No more borrowing from my parents, sharing a car with siblings, using it only when it fit into their schedules. (see facsimile below)
No, now I was free to come and go as I please! I could go anytime, anywhere. At last, true freedom!
That was before I fully understood that I also had a car payment, an insurance payment, gas and repair costs, and the creeping anxiety of knowing that I was now solely responsible for taking care of this car upon which something could break anytime, anywhere. In my search for freedom, I had also found bondage.
While there is truth to the notion that the more we have the more freedom we will experience, that's not the whole truth. That term, financial freedom is a half truth, and in some ways a lie.

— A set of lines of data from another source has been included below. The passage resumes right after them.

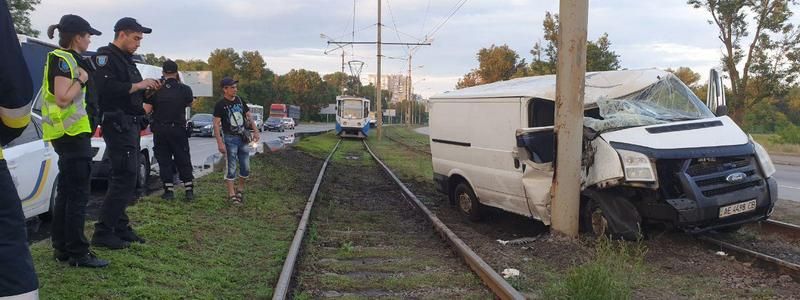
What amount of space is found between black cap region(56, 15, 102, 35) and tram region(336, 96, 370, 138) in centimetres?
3198

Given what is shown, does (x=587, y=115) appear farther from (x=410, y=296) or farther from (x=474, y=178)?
(x=410, y=296)

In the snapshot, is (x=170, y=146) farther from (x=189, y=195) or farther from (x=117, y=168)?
(x=117, y=168)

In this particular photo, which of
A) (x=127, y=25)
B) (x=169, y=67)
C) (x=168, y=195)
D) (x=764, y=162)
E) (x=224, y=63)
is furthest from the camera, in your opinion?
(x=224, y=63)

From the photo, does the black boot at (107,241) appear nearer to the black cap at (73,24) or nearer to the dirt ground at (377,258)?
the dirt ground at (377,258)

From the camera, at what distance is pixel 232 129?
8.73 metres

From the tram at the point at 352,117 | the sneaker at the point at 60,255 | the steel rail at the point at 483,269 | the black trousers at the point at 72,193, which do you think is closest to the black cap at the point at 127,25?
the black trousers at the point at 72,193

On this holiday weekend upon which we celebrate the blessings of freedom, Christians acknowledge that true freedom is not earthly, but divine. It doesn't come through things, but through God.
In Sunday's a gospel Jesus will send his followers out to spread the divine news of freedom. And he will do so by sending his disciples, not by chartered chariot, or by well-equipped caravan, but on foot, with a bare minimum of supplies.
And you and I will contemplate the ways we are sent out by God, and the ways we are to emulate their example by traveling light.
This is about the things we carry, and not necessarily tangible goods. Jesus bids us to travel light by casting upon him our anxieties, our worries, our unforgiveness, our pain - everything that binds us and keep us from being free.
If we are to preach a gospel of freedom, how are we free? And how are we in the process of being free? What are the things binding us?
The more we discover God, the more we discover freedom.